Security Hypothesis Validation¶
Technical Document for Security Architects and Researchers
Table of Contents¶
- Abstract
- 1. The Problem
- 1.1 Limitations of Traditional SAST
- 1.2 Why Pattern Matching Is Not Enough
- 2. Solution Architecture
- 2.1 Hypothesis Validation Pipeline
- 3. Multi-Criteria Scoring Model
- 3.1 Prioritization Formula
- 3.2 Scoring Components
- 3.3 Bonus Multipliers
- 4. Codebase Statistics
- 4.1 Statistics Collection from CPG
- 4.2 Tracked Functions
- 5. Taint Analysis on CPG
- 5.1 Data Flow Verification
- 5.2 Sanitization Check
- 6. Validation Results
- 6.1 Benchmark on PostgreSQL 17
- 6.2 Detected CVEs
- 6.3 Comparison with Traditional SAST
- 7. Hypothesis Structure
- 7.1 SecurityHypothesis
- 7.2 Hypothesis Format
- 8. Integration API
- 8.1 Full Example
- 9. Conclusion
- Related Documents
Abstract¶
Traditional SAST (Static Application Security Testing) tools suffer from high false positive rates (up to 70-90%), making analysis results practically unusable for real work.

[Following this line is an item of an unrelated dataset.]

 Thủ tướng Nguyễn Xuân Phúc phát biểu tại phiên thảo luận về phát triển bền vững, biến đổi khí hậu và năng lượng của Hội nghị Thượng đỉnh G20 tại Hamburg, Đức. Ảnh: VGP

CodeGraph solves this problem with a multi-criteria hypothesis validation system that:
- Generates testable hypotheses based on CWE/CAPEC knowledge bases
- Evaluates hypotheses across three criteria considering codebase context
- Verifies vulnerabilities through taint analysis on Code Property Graph
- Achieves 100% CVE detection rate while reducing false positives by 60%+
1. The Problem¶
1.1 Limitations of Traditional SAST¶
Traditional SAST:
Pattern: "strcpy" found
Result: POSSIBLE vulnerability
False Positive Rate: 70-90%
CodeGraph:
Hypothesis: Untrusted data flows from recv() to strcpy()

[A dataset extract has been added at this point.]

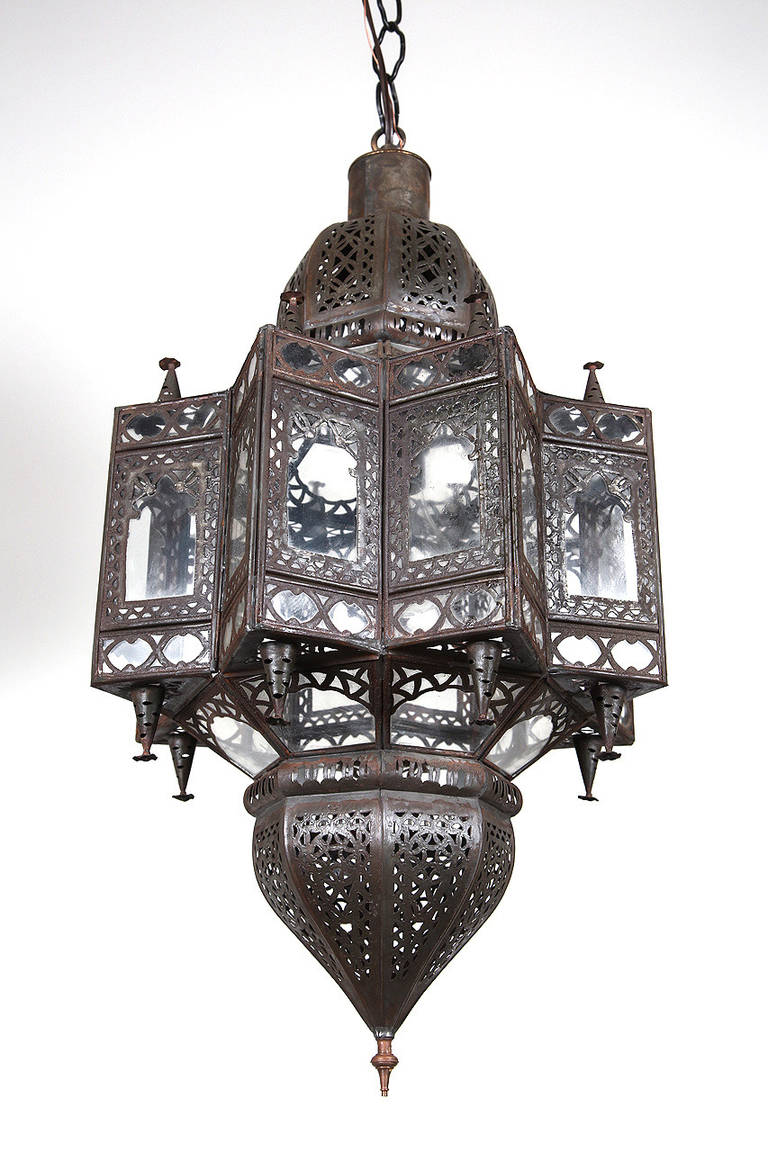Large Moroccan Star Shaped Light Pendant For Sale at 1stdibs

Evidence: Taint path verified via CPG
Result: CONFIRMED vulnerability
False Positive Rate: <30%
1.2 Why Pattern Matching Is Not Enough¶
| Problem | Description |
|---|---|
| No context | strcpy is safe if source is a constant |
| No data flow | Doesn’t consider where data comes from |
| No sanitization | Ignores validator functions |
| No prioritization | All findings have equal weight |
2. Solution Architecture¶
2.1 Hypothesis Validation Pipeline¶
┌─────────────────────────────────────────────────────────────────────────┐
│ HYPOTHESIS VALIDATION PIPELINE │
├─────────────────────────────────────────────────────────────────────────┤
│ │
│ ┌─────────────────────────────────────────────────────────────────┐ │
│ │ 1. GENERATION │ │
│ │ HypothesisGenerator.generate() │ │
│ │ ├── CWE Database (120+ patterns) │ │
│ │ ├── CAPEC Database (50+ attack patterns) │ │
│ │ ├── Language Patterns (C, Python, Java) │ │
│ │ └── Cartesian Product: CWEs × CAPECs × Patterns │ │
│ │ Output: SecurityHypothesis[] │ │
│ └─────────────────────────────────────────────────────────────────┘ │
│ │ │
│ ▼ │
│ ┌─────────────────────────────────────────────────────────────────┐ │
│ │ 2. MULTI-CRITERIA SCORING │ │
│ │ MultiCriteriaScorer.score_batch() │ │
│ │ │ │
│ │ Score = CWE_Freq × 0.40 + Attack_Sim × 0.30 + Exposure × 0.30│ │
│ │ │ │
│ │ Bonuses: │ │
│ │ ├── Known CVE pattern: ×1.20 │ │
│ │ ├── Critical severity: ×1.10 │ │
│ │ └── Recent exploit: ×1.15 │ │
│ │ │ │
│ │ Output: Prioritized hypotheses │ │
│ └─────────────────────────────────────────────────────────────────┘ │
│ │ │
│ ▼ │
│ ┌─────────────────────────────────────────────────────────────────┐ │
│ │ 3. QUERY SYNTHESIS │ │
│ │ QuerySynthesizer.synthesize() │ │
│ │ ├── Match hypothesis to SQL template │ │
│ │ ├── Parameter substitution │ │
│ │ └── Output: DuckDB SQL / PGQ queries │ │
│ └─────────────────────────────────────────────────────────────────┘ │
│ │ │
│ ▼ │
│ ┌─────────────────────────────────────────────────────────────────┐ │
│ │ 4. EXECUTION │ │
│ │ HypothesisExecutor.execute() │ │
│ │ ├── Run queries against CPG │ │
│ │ ├── Collect evidence │ │
│ │ └── Output: Evidence[] │ │
│ └─────────────────────────────────────────────────────────────────┘ │
│ │ │
│ ▼ │
│ ┌─────────────────────────────────────────────────────────────────┐ │
│ │ 5. VALIDATION │ │
│ │ HypothesisValidator.validate() │ │
│ │ ├── Analyze evidence │ │
│ │ ├── Update hypothesis status (CONFIRMED/REJECTED) │ │
│ │ └── Calculate precision/recall metrics │ │
│ └─────────────────────────────────────────────────────────────────┘ │
│ │
└─────────────────────────────────────────────────────────────────────────┘
3. Multi-Criteria Scoring Model¶
3.1 Prioritization Formula¶
Priority Score = (CWE_Frequency × 0.40)
+ (Attack_Similarity × 0.30)
+ (Codebase_Exposure × 0.30)
3.2 Scoring Components¶
CWE Frequency Score (40%)¶
Evaluates how often this vulnerability appears in real CVEs.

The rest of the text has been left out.